Here are a few suggestions to help you troubleshoot and potentially resolve this issue:

  1. Verify Latest Versions: Ensure you are using the latest versions of YOLOv5/YOLOv8 and all dependencies. Sometimes, bugs are fixed in newer releases.

  2. Separate Tracking Contexts: When processing multiple inputs, especially cropped ROIs from a single frame, it's crucial to maintain separate tracking contexts for each input. This can help avoid ID conflicts. You might need to instantiate separate tracker objects for each input.

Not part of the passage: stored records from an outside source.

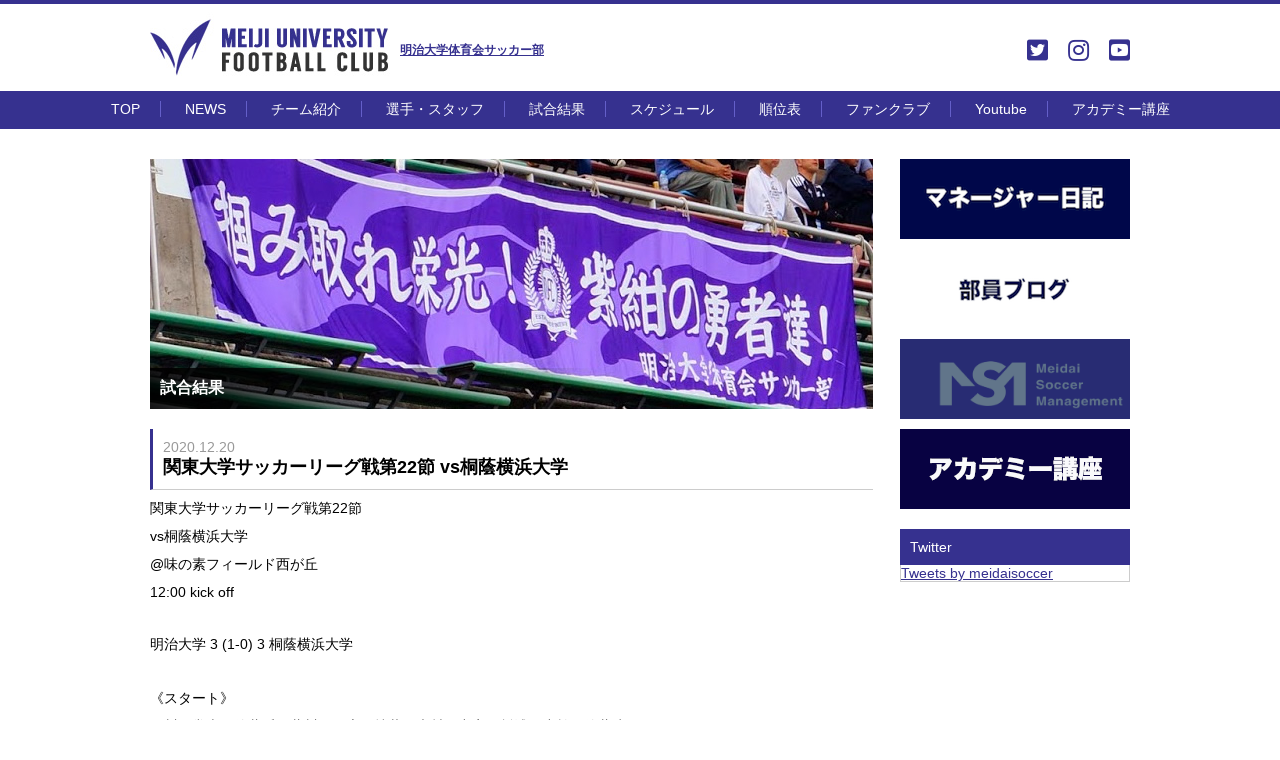

--- FILE ---
content_type: text/html; charset=UTF-8
request_url: http://meidaisoccer.jp/2020/12/20/%E9%96%A2%E6%9D%B1%E5%A4%A7%E5%AD%A6%E3%82%B5%E3%83%83%E3%82%AB%E3%83%BC%E3%83%AA%E3%83%BC%E3%82%B0%E6%88%A6%E7%AC%AC22%E7%AF%80-vs%E6%A1%90%E8%94%AD%E6%A8%AA%E6%B5%9C%E5%A4%A7%E5%AD%A6-2/
body_size: 8380
content:
<!DOCTYPE html PUBLIC "-//W3C//DTD XHTML 1.0 Transitional//EN" "http://www.w3.org/TR/xhtml1/DTD/xhtml1-transitional.dtd">
<html xmlns="http://www.w3.org/1999/xhtml">
<head>

<meta http-equiv="Content-Type" content="text/html; charset=utf-8" />
<title>明治大学体育会サッカー部 - MEIJI UNIVERSITY FOOTBALL CLUB</title>
<meta name="keywords" content="">
<meta name="description" content="">
<meta http-equiv="Content-Language" content="ja">
<link href="http://meidaisoccer.jp/css/style.css" rel="stylesheet" type="text/css" />
<link href="http://meidaisoccer.jp/css/jquery.bxslider.css" rel="stylesheet" type="text/css" />
<script type="text/javascript" src="//ajax.googleapis.com/ajax/libs/jquery/2.1.3/jquery.min.js"></script>
<script type="text/javascript" src="http://meidaisoccer.jp/js/common.js"></script>
<script type="text/javascript" src="http://meidaisoccer.jp/js/jquery.bxslider.min.js"></script>


<script>
$(function(){
$('.bxslider').bxSlider({
	auto:true,
	slideWidth:480,
	minSlides:1,
	maxSlides:5,
	moveSlides:1,
	slideMargin:0,
	responsive:false
});
});
</script>
<!-- Global site tag (gtag.js) - Google Analytics -->
<script async src="https://www.googletagmanager.com/gtag/js?id=UA-116976103-1"></script>
<script>
  window.dataLayer = window.dataLayer || [];
  function gtag(){dataLayer.push(arguments);}
  gtag('js', new Date());

  gtag('config', 'UA-116976103-1');
</script>
</head>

  3. Check Tracker Configuration: Ensure that your tracker configuration (e.g., bytetrack.yaml) is correctly set up for handling multiple inputs. Sometimes, tweaking the tracker parameters can help resolve ID assignment issues.

  4. Batch Processing: If you are processing multiple inputs in a batch, ensure that the batch processing logic correctly handles the tracking IDs. You might need to modify the code to ensure that IDs are unique across different inputs.

  5. Debugging: Add debugging statements to check the intermediate outputs and ensure that the tracking IDs are being assigned correctly at each step. This can help identify where the IDs are getting mixed up.

Here is an example of how you might modify your code to handle separate tracking contexts:

results = []
for source in source_list:
    result = model.track(source, persist=True, device=torch.device('cuda'), 
                         tracker="bytetrack.yaml", conf=0.6)
    results.append(result)

This approach ensures that each input is processed independently, which might help resolve the ID conflict issue.

If the issue persists, please provide more details about your setup and any error messages you encounter. This will help us better understand the problem and provide more specific guidance.

Feel free to check out our documentation for additional resources and examples.